Dead Rhetoric: What’s on the agenda for Profaned over the next year or so? And can you bring us up to speed on what’s happening with your other bands Abscession and Throne of Heresy?

Clifford: For Profaned, we are lining up the songs. We are going through all the material we have. He writes new riffs and songs, we will go through it all and see what is the best fit. We want things to be varied so we don’t just choose the same ten songs all over. I want to find what the core of what Profaned still is. We have probably four or five tracks with vocals on them – two finished and two or three works in progress. Every now and then Henrik sends me a new song, he can’t stop writing. It’s a blessing in disguise to have all this material. In the end it’s all good.
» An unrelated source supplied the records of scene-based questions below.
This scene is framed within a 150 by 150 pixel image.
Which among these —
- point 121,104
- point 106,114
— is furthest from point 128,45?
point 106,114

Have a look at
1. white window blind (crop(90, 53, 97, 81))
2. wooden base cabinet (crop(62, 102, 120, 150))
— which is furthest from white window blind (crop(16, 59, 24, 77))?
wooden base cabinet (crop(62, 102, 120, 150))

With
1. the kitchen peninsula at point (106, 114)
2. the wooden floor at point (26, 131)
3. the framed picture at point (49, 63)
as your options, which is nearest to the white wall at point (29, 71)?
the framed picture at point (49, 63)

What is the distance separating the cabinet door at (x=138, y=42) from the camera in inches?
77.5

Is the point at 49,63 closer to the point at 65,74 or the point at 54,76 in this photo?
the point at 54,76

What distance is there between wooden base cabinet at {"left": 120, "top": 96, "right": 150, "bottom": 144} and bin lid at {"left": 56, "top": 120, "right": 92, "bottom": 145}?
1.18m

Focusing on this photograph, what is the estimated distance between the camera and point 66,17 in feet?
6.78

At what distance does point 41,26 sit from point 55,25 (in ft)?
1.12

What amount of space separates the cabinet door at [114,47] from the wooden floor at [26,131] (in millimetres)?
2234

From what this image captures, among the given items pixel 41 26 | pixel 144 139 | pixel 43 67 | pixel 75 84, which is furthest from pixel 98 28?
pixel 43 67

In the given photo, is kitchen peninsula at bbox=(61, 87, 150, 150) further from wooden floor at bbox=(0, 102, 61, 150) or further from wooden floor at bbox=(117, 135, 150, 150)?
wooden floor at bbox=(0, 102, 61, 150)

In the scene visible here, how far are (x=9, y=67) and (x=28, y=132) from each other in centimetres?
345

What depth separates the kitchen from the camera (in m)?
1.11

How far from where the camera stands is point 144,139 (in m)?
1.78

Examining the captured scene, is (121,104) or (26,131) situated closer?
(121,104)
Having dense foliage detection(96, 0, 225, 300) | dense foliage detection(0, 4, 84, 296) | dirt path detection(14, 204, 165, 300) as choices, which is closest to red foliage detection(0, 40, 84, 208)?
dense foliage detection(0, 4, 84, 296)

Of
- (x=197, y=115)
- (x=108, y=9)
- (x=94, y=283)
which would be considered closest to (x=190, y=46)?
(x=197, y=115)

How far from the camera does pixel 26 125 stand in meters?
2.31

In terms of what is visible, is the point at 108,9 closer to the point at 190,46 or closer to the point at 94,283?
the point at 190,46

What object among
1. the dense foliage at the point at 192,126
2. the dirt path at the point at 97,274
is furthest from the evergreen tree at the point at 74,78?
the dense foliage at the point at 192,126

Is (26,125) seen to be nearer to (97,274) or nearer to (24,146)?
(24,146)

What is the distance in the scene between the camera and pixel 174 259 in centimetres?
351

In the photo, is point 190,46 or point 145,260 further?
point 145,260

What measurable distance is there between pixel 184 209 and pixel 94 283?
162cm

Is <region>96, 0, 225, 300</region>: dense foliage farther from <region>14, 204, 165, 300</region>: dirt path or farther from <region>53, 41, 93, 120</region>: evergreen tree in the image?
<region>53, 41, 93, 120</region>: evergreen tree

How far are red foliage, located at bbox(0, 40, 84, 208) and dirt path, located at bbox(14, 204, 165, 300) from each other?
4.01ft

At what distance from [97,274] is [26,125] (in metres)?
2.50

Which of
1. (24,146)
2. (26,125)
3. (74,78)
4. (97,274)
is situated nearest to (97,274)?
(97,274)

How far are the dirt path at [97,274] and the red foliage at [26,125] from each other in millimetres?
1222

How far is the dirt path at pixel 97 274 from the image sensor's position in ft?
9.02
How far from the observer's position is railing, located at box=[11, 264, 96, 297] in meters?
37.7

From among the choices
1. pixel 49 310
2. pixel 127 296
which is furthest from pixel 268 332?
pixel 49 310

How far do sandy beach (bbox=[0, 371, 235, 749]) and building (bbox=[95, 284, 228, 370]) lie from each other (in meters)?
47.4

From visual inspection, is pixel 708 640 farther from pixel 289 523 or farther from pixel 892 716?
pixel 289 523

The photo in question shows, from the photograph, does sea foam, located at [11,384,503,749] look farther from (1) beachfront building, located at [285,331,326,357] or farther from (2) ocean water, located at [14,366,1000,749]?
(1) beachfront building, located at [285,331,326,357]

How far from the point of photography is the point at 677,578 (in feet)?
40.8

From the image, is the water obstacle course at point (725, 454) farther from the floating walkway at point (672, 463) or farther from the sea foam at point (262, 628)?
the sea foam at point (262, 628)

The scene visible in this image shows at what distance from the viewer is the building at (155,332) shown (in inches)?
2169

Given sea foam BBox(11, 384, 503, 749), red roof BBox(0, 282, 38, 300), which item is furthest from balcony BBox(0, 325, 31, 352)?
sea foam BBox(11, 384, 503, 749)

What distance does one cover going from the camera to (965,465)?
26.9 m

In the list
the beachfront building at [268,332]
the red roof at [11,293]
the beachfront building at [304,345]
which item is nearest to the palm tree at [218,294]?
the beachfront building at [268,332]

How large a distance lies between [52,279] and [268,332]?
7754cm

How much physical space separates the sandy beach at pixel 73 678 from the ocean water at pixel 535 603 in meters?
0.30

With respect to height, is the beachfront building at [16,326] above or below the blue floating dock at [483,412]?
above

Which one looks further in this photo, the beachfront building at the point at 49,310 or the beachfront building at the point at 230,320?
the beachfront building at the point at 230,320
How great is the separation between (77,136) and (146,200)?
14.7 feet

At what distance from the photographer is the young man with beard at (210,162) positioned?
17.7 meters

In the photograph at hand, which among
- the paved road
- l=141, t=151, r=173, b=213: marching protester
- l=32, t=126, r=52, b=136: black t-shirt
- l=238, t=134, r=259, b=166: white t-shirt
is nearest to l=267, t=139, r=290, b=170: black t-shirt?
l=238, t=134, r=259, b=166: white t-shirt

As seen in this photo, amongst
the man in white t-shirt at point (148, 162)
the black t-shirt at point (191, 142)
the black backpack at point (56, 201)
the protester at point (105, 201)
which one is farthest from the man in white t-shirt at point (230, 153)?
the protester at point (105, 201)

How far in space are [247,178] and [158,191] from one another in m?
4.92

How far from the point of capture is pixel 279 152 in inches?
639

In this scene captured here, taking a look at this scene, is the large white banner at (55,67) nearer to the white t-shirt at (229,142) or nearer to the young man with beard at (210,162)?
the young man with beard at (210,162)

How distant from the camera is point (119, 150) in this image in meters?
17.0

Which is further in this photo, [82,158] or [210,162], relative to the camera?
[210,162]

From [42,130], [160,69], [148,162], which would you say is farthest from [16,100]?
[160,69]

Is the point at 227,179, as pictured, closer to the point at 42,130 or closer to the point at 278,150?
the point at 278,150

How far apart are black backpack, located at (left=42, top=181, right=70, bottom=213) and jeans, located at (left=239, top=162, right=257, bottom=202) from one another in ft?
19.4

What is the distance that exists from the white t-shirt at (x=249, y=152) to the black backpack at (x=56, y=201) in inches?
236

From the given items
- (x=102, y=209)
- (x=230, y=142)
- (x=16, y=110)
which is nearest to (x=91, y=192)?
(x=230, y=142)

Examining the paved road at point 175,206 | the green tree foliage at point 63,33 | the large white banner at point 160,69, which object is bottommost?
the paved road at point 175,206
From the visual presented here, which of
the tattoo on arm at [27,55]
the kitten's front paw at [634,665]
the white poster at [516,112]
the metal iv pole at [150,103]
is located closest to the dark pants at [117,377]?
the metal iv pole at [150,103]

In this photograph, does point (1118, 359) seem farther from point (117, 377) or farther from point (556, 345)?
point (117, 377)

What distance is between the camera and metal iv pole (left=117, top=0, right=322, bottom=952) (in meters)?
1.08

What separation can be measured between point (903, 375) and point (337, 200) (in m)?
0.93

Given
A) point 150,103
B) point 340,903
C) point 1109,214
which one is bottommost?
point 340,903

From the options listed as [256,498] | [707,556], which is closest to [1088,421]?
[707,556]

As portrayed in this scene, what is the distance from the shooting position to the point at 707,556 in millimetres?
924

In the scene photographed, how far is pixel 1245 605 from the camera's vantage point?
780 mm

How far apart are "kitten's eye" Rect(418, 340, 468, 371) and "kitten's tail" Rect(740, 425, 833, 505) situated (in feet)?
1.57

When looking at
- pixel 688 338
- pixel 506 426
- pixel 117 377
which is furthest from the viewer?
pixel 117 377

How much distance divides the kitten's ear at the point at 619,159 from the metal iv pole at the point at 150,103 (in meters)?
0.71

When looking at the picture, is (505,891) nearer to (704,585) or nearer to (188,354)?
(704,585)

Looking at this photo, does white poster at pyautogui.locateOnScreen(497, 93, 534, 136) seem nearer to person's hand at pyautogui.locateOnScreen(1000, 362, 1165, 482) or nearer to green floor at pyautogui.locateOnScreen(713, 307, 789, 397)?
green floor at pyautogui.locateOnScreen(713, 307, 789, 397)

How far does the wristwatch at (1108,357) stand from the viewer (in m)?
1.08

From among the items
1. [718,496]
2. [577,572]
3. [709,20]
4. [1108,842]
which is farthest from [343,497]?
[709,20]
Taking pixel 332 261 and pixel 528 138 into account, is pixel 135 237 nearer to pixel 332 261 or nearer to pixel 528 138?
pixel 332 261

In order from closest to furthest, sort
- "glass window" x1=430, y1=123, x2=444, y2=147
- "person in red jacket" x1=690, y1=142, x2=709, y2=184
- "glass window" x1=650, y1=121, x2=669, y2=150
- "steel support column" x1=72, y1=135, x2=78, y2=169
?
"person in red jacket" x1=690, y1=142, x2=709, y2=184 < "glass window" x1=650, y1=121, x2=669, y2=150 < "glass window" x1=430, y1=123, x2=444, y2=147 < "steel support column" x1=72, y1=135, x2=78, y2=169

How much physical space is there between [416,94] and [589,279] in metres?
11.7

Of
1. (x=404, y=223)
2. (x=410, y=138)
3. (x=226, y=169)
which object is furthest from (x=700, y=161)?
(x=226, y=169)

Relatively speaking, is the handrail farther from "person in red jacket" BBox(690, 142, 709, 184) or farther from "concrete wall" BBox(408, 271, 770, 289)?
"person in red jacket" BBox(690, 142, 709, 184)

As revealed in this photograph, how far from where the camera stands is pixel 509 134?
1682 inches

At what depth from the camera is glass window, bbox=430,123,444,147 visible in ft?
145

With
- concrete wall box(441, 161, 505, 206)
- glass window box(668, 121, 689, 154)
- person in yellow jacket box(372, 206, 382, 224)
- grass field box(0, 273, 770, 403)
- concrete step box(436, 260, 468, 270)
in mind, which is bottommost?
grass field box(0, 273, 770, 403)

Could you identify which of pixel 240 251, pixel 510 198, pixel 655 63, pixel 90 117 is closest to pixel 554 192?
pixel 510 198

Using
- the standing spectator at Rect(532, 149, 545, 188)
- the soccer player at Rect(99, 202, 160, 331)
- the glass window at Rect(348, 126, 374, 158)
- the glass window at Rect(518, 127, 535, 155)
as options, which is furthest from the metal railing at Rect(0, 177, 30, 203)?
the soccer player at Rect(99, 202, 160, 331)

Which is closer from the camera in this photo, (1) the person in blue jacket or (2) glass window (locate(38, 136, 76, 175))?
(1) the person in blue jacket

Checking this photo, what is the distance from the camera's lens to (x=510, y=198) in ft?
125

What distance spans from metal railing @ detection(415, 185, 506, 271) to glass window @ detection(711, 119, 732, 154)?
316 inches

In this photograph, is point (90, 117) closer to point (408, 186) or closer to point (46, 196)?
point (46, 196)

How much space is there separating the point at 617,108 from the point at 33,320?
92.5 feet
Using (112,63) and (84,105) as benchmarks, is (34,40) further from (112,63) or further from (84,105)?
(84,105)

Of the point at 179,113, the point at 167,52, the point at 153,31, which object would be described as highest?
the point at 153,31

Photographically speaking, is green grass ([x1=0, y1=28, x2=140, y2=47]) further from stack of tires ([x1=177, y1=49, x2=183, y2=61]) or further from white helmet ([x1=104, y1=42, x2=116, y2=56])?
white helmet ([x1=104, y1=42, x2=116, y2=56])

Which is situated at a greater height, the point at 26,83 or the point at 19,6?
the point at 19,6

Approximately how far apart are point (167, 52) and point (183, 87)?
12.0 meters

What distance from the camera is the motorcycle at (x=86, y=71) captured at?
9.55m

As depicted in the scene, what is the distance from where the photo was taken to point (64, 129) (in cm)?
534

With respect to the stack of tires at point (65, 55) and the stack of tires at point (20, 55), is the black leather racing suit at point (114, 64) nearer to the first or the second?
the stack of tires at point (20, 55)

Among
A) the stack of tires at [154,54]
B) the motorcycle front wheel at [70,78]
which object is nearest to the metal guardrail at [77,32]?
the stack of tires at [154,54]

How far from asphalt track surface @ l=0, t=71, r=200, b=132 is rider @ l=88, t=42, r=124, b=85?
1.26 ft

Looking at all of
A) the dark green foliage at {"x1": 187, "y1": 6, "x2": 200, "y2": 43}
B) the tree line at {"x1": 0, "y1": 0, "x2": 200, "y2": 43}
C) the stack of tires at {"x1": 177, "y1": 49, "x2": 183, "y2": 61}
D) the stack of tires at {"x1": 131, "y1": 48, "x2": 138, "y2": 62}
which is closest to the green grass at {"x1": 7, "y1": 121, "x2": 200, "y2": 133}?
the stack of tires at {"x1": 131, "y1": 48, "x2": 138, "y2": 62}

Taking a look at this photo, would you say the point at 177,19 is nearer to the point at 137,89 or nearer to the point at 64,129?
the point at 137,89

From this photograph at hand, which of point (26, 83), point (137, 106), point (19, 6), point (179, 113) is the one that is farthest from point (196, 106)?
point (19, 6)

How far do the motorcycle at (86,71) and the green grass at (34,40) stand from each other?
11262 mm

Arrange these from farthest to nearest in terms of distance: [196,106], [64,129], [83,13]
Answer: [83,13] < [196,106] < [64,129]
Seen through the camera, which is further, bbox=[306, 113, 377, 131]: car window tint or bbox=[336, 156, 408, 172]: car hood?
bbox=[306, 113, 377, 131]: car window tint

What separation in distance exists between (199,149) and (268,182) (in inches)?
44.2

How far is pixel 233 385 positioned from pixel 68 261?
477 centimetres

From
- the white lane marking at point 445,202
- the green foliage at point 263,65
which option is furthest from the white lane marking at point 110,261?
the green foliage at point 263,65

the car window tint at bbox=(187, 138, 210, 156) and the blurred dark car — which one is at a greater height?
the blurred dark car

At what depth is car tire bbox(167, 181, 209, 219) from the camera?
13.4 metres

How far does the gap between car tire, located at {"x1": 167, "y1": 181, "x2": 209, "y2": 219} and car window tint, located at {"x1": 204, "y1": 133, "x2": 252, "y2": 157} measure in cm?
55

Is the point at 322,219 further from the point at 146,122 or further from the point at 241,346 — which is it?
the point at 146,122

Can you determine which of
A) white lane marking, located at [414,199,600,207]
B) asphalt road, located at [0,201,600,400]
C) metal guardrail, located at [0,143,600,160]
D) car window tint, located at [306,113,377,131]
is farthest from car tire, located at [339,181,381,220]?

Abscession, we just released the first song from our upcoming album which is coming out on Transcending Obscurity. It’s old school Swedish death metal, chainsaw and a bit melodic as well. More like Edge of Sanity than old school Dismember. We have had some great response to that track. Throne of Heresy is on hiatus, the drummer is involved with Vanhelgd, a couple of years ago, and we haven’t come around to picking it up again. We’ll see what happens, it’s not dead but it’s definitely on ice. So what happens there is the guitarist and I are doing this project called the Sigil. It’s more modern rock-ish, clean vocals, very melodic guitars. Sometimes borders on Blue Oyster Cult, various rock influences. So I have all these different bands, and it’s great. We have two songs on Spotify now, and we will put together another one for an EP. We have three to five more songs in the works.